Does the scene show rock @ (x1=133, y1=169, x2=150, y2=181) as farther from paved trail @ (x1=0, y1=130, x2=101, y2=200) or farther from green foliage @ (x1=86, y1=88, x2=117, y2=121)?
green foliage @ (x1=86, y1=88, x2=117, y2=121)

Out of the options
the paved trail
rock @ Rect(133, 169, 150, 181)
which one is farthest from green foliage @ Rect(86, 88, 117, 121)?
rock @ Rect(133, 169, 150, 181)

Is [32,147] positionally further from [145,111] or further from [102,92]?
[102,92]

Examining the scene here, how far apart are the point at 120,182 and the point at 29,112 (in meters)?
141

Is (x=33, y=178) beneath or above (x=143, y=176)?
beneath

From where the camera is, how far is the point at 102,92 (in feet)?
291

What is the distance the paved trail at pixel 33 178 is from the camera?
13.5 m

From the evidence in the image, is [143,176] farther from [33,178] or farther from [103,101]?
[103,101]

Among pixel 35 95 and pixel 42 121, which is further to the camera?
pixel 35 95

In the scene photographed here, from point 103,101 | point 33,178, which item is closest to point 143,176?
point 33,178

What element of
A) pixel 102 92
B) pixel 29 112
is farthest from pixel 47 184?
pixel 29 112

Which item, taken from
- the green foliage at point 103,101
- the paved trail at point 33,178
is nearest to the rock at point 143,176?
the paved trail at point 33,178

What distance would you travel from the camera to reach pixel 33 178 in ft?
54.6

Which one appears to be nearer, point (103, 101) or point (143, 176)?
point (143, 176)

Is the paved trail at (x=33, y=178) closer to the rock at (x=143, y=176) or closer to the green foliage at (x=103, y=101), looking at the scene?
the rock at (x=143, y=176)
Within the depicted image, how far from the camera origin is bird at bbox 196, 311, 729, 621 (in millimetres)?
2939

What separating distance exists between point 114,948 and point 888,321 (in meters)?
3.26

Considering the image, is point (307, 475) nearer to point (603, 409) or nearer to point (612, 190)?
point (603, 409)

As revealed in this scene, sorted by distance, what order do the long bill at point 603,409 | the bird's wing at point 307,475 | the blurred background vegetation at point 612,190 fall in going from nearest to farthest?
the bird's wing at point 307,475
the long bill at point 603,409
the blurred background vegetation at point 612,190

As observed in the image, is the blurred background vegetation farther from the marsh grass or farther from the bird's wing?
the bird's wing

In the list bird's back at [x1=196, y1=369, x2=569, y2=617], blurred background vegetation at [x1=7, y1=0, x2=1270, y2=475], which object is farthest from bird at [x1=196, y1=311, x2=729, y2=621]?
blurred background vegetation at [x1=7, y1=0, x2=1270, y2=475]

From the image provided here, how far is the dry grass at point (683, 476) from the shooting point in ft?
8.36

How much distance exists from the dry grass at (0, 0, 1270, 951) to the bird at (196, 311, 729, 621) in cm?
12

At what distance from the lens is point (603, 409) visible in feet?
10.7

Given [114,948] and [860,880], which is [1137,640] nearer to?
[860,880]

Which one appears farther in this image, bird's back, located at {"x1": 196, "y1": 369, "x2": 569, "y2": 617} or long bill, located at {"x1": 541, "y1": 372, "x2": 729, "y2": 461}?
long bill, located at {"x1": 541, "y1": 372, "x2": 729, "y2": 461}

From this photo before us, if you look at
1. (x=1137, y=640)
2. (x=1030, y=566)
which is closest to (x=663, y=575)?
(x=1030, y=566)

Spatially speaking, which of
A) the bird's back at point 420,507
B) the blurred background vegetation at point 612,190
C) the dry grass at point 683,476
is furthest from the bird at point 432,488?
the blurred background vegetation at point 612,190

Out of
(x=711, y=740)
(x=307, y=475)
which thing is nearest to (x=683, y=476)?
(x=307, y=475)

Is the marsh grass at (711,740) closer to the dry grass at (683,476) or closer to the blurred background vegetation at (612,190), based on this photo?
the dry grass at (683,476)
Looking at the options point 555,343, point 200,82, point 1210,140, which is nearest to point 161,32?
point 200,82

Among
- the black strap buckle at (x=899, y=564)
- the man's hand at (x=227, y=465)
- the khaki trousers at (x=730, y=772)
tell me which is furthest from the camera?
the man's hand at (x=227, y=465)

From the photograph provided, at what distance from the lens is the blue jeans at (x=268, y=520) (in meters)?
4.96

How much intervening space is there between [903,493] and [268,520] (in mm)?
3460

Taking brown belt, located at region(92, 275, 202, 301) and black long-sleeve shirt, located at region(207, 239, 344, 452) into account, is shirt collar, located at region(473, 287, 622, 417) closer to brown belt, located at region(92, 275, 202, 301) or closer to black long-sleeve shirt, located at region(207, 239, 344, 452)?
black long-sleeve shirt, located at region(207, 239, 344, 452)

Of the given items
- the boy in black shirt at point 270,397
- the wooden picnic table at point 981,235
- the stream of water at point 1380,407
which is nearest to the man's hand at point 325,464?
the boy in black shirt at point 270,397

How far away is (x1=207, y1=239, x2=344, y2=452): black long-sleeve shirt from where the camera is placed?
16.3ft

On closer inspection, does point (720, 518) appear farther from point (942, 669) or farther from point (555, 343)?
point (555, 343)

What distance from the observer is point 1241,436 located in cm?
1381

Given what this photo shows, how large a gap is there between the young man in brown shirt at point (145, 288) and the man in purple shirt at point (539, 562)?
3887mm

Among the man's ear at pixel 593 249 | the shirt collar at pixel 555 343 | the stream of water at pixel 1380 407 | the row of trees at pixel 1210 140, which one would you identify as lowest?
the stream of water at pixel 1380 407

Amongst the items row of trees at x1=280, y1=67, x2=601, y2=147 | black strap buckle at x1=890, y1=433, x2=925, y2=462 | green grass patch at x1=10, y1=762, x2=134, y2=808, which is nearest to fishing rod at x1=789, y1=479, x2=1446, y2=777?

| To be done |
Copy out the full set of records precisely, leaving nothing out.

| Output |
Does the scene show rock @ (x1=133, y1=169, x2=150, y2=181) as farther from paved trail @ (x1=0, y1=130, x2=101, y2=200) or farther from green foliage @ (x1=86, y1=88, x2=117, y2=121)?
green foliage @ (x1=86, y1=88, x2=117, y2=121)

Out of the options
the paved trail
rock @ Rect(133, 169, 150, 181)
which one is farthest from green foliage @ Rect(86, 88, 117, 121)?
rock @ Rect(133, 169, 150, 181)

Is [32,147] positionally further from [145,111] or further from [102,92]?
[102,92]

Examining the scene here, how far apart are the point at 120,182 and the point at 29,112 (in meters)?
141

Is (x=33, y=178) beneath or above (x=143, y=176)?
beneath

From where the camera is, how far is the point at 102,92 (in feet)?
291

What is the distance the paved trail at pixel 33 178 is from the camera?
13.5 m

From the evidence in the image, is [143,176] farther from [33,178] or farther from [103,101]?
[103,101]

Among pixel 35 95 and pixel 42 121, which is further to the camera?
pixel 35 95

In the scene photographed here, from point 103,101 | point 33,178, which item is closest to point 143,176?
point 33,178

What element of
A) pixel 102 92
B) pixel 29 112
is farthest from pixel 47 184?
pixel 29 112

Which item, taken from
- the green foliage at point 103,101
- the paved trail at point 33,178
is nearest to the rock at point 143,176?
the paved trail at point 33,178

What distance would you travel from the camera to reach pixel 33 178 in ft?
54.6

Which one appears to be nearer, point (103, 101) or point (143, 176)?
point (143, 176)

Is the paved trail at (x=33, y=178) closer to the rock at (x=143, y=176) or closer to the green foliage at (x=103, y=101), looking at the scene?
the rock at (x=143, y=176)
Within the depicted image, how far from the camera origin is bird at bbox 196, 311, 729, 621 (in millimetres)?
2939

What separating distance exists between point 114,948 and point 888,321 (in meters)?
3.26

Considering the image, is point (307, 475) nearer to point (603, 409) or nearer to point (612, 190)?
point (603, 409)

As revealed in this scene, sorted by distance, what order do the long bill at point 603,409 | the bird's wing at point 307,475 | the blurred background vegetation at point 612,190 fall in going from nearest to farthest?
the bird's wing at point 307,475
the long bill at point 603,409
the blurred background vegetation at point 612,190

As observed in the image, is the blurred background vegetation farther from the marsh grass or farther from the bird's wing?
the bird's wing

In the list bird's back at [x1=196, y1=369, x2=569, y2=617], blurred background vegetation at [x1=7, y1=0, x2=1270, y2=475], which object is farthest from bird at [x1=196, y1=311, x2=729, y2=621]?
blurred background vegetation at [x1=7, y1=0, x2=1270, y2=475]

From the image provided here, how far is the dry grass at point (683, 476) from the shooting point in ft?
8.36

How much distance exists from the dry grass at (0, 0, 1270, 951) to the bird at (196, 311, 729, 621) in cm?
12

At what distance from the lens is point (603, 409) visible in feet?
10.7

Given [114,948] and [860,880], which is [1137,640] nearer to?
[860,880]

Which one appears farther in this image, bird's back, located at {"x1": 196, "y1": 369, "x2": 569, "y2": 617} or long bill, located at {"x1": 541, "y1": 372, "x2": 729, "y2": 461}?
long bill, located at {"x1": 541, "y1": 372, "x2": 729, "y2": 461}

From this photo before us, if you look at
1. (x=1137, y=640)
2. (x=1030, y=566)
which is closest to (x=663, y=575)?
(x=1030, y=566)

Spatially speaking, which of
A) the bird's back at point 420,507
B) the blurred background vegetation at point 612,190
C) the dry grass at point 683,476
is furthest from the bird at point 432,488?
the blurred background vegetation at point 612,190

Out of
(x=711, y=740)
(x=307, y=475)
which thing is nearest to (x=683, y=476)?
(x=307, y=475)

Is the marsh grass at (711,740) closer to the dry grass at (683,476) or closer to the blurred background vegetation at (612,190), based on this photo?
the dry grass at (683,476)
Looking at the options point 555,343, point 200,82, point 1210,140, which is nearest to point 161,32?
point 200,82

Among
- the black strap buckle at (x=899, y=564)
- the man's hand at (x=227, y=465)
- the khaki trousers at (x=730, y=772)
tell me which is furthest from the camera?
the man's hand at (x=227, y=465)

From the photograph provided, at what distance from the lens is the blue jeans at (x=268, y=520) (in meters)?
4.96

How much intervening space is there between [903,493] and [268,520] (in mm)?
3460

Taking brown belt, located at region(92, 275, 202, 301) and black long-sleeve shirt, located at region(207, 239, 344, 452) into account, is shirt collar, located at region(473, 287, 622, 417) closer to brown belt, located at region(92, 275, 202, 301) or closer to black long-sleeve shirt, located at region(207, 239, 344, 452)?
black long-sleeve shirt, located at region(207, 239, 344, 452)

Of the given items
- the boy in black shirt at point 270,397
- the wooden picnic table at point 981,235
- the stream of water at point 1380,407
which is nearest to the man's hand at point 325,464?
the boy in black shirt at point 270,397

How far away is (x1=207, y1=239, x2=344, y2=452): black long-sleeve shirt from where the camera is placed?
16.3ft

On closer inspection, does point (720, 518) appear farther from point (942, 669) or farther from point (555, 343)?
point (555, 343)

What distance from the observer is point 1241,436 located in cm?
1381

Given what this photo shows, how large a gap is there between the young man in brown shirt at point (145, 288) and the man in purple shirt at point (539, 562)?
3887mm

Among the man's ear at pixel 593 249 | the shirt collar at pixel 555 343 | the stream of water at pixel 1380 407 | the row of trees at pixel 1210 140, which one would you identify as lowest?
the stream of water at pixel 1380 407

Amongst the items row of trees at x1=280, y1=67, x2=601, y2=147 | black strap buckle at x1=890, y1=433, x2=925, y2=462 | green grass patch at x1=10, y1=762, x2=134, y2=808, which is nearest to fishing rod at x1=789, y1=479, x2=1446, y2=777?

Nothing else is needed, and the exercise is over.